As a premise to discussing Japanese democracy, Part I explores situations around the world in which democracy is in trouble. On the one hand, democracy is falling into a state of incompetence due to the neoliberal justification of the unfettered expansion of capitalism. On the other hand, because of such difficulties, there is a growing tendency to think of democracy as the willingness to grant free rein to any strong leader bearing promises, and against this background of populism and its excesses, to consider democracy dangerous. The following sections tackle the question of whether it is possible to overcome these two issues.
 
Beginning with a brief outline of the political history of postwar Japan and a description of the ideas that guided subsequent political reforms, Part II addresses the 2009 change in government as the main theme, examining the issue from the angle of political thought. This book takes the position that a historical examination of Japan’s postwar politics is essential to any investigation of thinking that underlies regime change and political reform. From this point of view, the book explains the chronology of the so-called “1955 system,” as well as the Cold War regime and the demise of economic growth, which served as conditions for the justification of this system’s fluctuating political reforms.
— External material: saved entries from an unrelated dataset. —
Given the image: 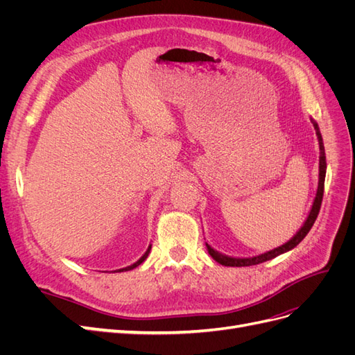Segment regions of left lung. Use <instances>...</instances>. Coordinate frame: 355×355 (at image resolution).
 I'll use <instances>...</instances> for the list:
<instances>
[{
    "instance_id": "left-lung-1",
    "label": "left lung",
    "mask_w": 355,
    "mask_h": 355,
    "mask_svg": "<svg viewBox=\"0 0 355 355\" xmlns=\"http://www.w3.org/2000/svg\"><path fill=\"white\" fill-rule=\"evenodd\" d=\"M311 123H313L314 128H315V135L318 139V146H320V157H318V187H317V192H315V198L313 201V206H311V210L308 213V216L305 219V222L302 223V227L299 228V231L293 235L292 239H290L287 243L282 244L275 247L272 250H268L265 253L261 254H256V256H249V257H235V256H228V254H223L220 252H218L216 249H213L210 244L206 243L207 247V252L209 254L213 257L214 261L218 263L223 265V266H250V265H257V263H262L266 261H271L274 257L280 256L283 253H287L302 241L306 234L309 232V230L313 228V225L318 216V211L321 207V200H323V192H324V179H326V153H324V144H323V137H321L320 133V127L317 124V121L314 118H311Z\"/></svg>"
}]
</instances>
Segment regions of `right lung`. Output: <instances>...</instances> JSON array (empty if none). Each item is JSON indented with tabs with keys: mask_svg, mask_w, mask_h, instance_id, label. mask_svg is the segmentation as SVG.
I'll list each match as a JSON object with an SVG mask.
<instances>
[{
	"mask_svg": "<svg viewBox=\"0 0 355 355\" xmlns=\"http://www.w3.org/2000/svg\"><path fill=\"white\" fill-rule=\"evenodd\" d=\"M151 245L153 244H149L148 245V249H146V252L141 256V259H137L135 263H132V265H128V266H125V268H121V270H118V271H120V272H123V271H130V270H133V268H136V266H139V265H141L145 259H146V257H148V254H149V252H151Z\"/></svg>",
	"mask_w": 355,
	"mask_h": 355,
	"instance_id": "1",
	"label": "right lung"
}]
</instances>
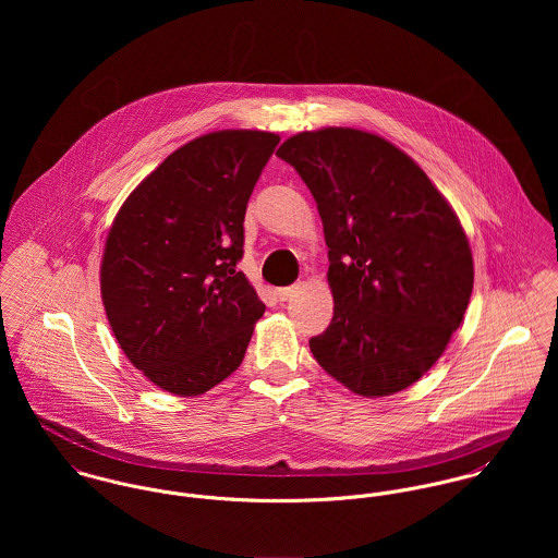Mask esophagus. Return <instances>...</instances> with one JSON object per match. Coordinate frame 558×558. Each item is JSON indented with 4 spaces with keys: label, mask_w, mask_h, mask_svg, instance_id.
I'll return each instance as SVG.
<instances>
[{
    "label": "esophagus",
    "mask_w": 558,
    "mask_h": 558,
    "mask_svg": "<svg viewBox=\"0 0 558 558\" xmlns=\"http://www.w3.org/2000/svg\"><path fill=\"white\" fill-rule=\"evenodd\" d=\"M301 286H290V288H279L277 290V299L281 301V303H286V301H290L294 294H296V290H299Z\"/></svg>",
    "instance_id": "1"
}]
</instances>
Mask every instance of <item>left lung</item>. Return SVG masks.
Wrapping results in <instances>:
<instances>
[{"instance_id": "obj_1", "label": "left lung", "mask_w": 558, "mask_h": 558, "mask_svg": "<svg viewBox=\"0 0 558 558\" xmlns=\"http://www.w3.org/2000/svg\"><path fill=\"white\" fill-rule=\"evenodd\" d=\"M277 157L310 186L328 246L335 310L310 348L356 396H393L462 324L475 281L469 239L425 171L378 135L307 131Z\"/></svg>"}]
</instances>
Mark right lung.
Returning <instances> with one entry per match:
<instances>
[{
  "mask_svg": "<svg viewBox=\"0 0 558 558\" xmlns=\"http://www.w3.org/2000/svg\"><path fill=\"white\" fill-rule=\"evenodd\" d=\"M279 135L217 131L129 195L105 242L100 294L126 359L162 391L193 398L239 369L264 303L236 270L244 213Z\"/></svg>",
  "mask_w": 558,
  "mask_h": 558,
  "instance_id": "right-lung-1",
  "label": "right lung"
}]
</instances>
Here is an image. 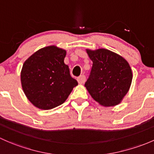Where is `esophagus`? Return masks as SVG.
<instances>
[{"label":"esophagus","mask_w":154,"mask_h":154,"mask_svg":"<svg viewBox=\"0 0 154 154\" xmlns=\"http://www.w3.org/2000/svg\"><path fill=\"white\" fill-rule=\"evenodd\" d=\"M85 75H81V76H80V77H78V78H77V81H78V82L80 84H82V83H84V82H85Z\"/></svg>","instance_id":"1"}]
</instances>
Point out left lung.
Returning a JSON list of instances; mask_svg holds the SVG:
<instances>
[{"mask_svg":"<svg viewBox=\"0 0 154 154\" xmlns=\"http://www.w3.org/2000/svg\"><path fill=\"white\" fill-rule=\"evenodd\" d=\"M91 70L85 86L95 101L103 106L119 104L130 88L132 72L122 57L105 48L86 49Z\"/></svg>","mask_w":154,"mask_h":154,"instance_id":"left-lung-1","label":"left lung"}]
</instances>
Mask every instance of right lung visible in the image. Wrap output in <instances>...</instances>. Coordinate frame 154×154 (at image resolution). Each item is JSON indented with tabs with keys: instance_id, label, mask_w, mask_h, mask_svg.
<instances>
[{
	"instance_id": "right-lung-1",
	"label": "right lung",
	"mask_w": 154,
	"mask_h": 154,
	"mask_svg": "<svg viewBox=\"0 0 154 154\" xmlns=\"http://www.w3.org/2000/svg\"><path fill=\"white\" fill-rule=\"evenodd\" d=\"M66 50L50 46L30 56L23 65L22 88L37 108L49 110L63 104L73 88L78 85L64 63Z\"/></svg>"
}]
</instances>
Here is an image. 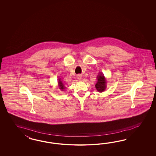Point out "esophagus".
<instances>
[{
	"mask_svg": "<svg viewBox=\"0 0 156 156\" xmlns=\"http://www.w3.org/2000/svg\"><path fill=\"white\" fill-rule=\"evenodd\" d=\"M76 77H77V79H78L79 80H82V76L80 75V74H78V76H76Z\"/></svg>",
	"mask_w": 156,
	"mask_h": 156,
	"instance_id": "1",
	"label": "esophagus"
}]
</instances>
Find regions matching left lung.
<instances>
[{"instance_id": "obj_1", "label": "left lung", "mask_w": 156, "mask_h": 156, "mask_svg": "<svg viewBox=\"0 0 156 156\" xmlns=\"http://www.w3.org/2000/svg\"><path fill=\"white\" fill-rule=\"evenodd\" d=\"M97 82L95 85L96 89L99 93L104 92V91L106 90L107 87V82L104 74L102 72H99L97 76Z\"/></svg>"}]
</instances>
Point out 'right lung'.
I'll return each instance as SVG.
<instances>
[{
    "label": "right lung",
    "mask_w": 156,
    "mask_h": 156,
    "mask_svg": "<svg viewBox=\"0 0 156 156\" xmlns=\"http://www.w3.org/2000/svg\"><path fill=\"white\" fill-rule=\"evenodd\" d=\"M58 86L59 89H60L61 91H63L66 89V87L64 85V83H63L61 78H59L58 80Z\"/></svg>",
    "instance_id": "right-lung-1"
}]
</instances>
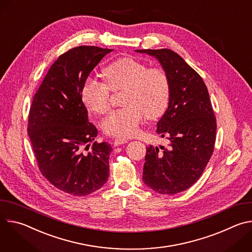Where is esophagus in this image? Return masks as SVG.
Returning a JSON list of instances; mask_svg holds the SVG:
<instances>
[{
  "instance_id": "1",
  "label": "esophagus",
  "mask_w": 252,
  "mask_h": 252,
  "mask_svg": "<svg viewBox=\"0 0 252 252\" xmlns=\"http://www.w3.org/2000/svg\"><path fill=\"white\" fill-rule=\"evenodd\" d=\"M126 142H127V139L123 138V137H117L114 141L115 146H121V145H124V143H126Z\"/></svg>"
}]
</instances>
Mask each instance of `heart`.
<instances>
[{
  "mask_svg": "<svg viewBox=\"0 0 252 252\" xmlns=\"http://www.w3.org/2000/svg\"><path fill=\"white\" fill-rule=\"evenodd\" d=\"M104 83L88 79L81 90L87 109L96 115L110 110L111 92L123 91L124 107L111 113L101 123L103 132L111 136L134 135L143 119L157 120L167 109L170 81L161 66H151L140 61L125 57L102 69Z\"/></svg>",
  "mask_w": 252,
  "mask_h": 252,
  "instance_id": "obj_1",
  "label": "heart"
}]
</instances>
Part II also discusses events that occurred during reform governments, including the Hosokawa administration of the 1990s, Koizumi’s LDP administration in the early 2000s, and the DPJ government of 2009. Next, the politics of the 2009 DPJ administration are considered in terms of policy and influence, the politics that connect them, and why they collapsed in a short period of time. Based on this, the factors that make up democratic politics such as deliberation, decision-making, coordination, and governance are analyzed, and the conditions of multifaceted democracy are problematized.
 
Part III discusses the cultural conditions that support democracy and their modern transformation from a different perspective. The achievements and limitations of post-materialist politics are covered, including problems posed to democracy by changes in knowledge representative of the Internet society, and the relationship between internationalization and nationalism. Here, the main focus is on issues that arose after the return to the LDP.
 
This book takes an idiosyncratic standpoint in which democracy is not just a matter of politics; rather, it must be explored within wider economic, cultural, and intellectual contexts, which is why Shinsho wrote this book from a standpoint that diverges from political science.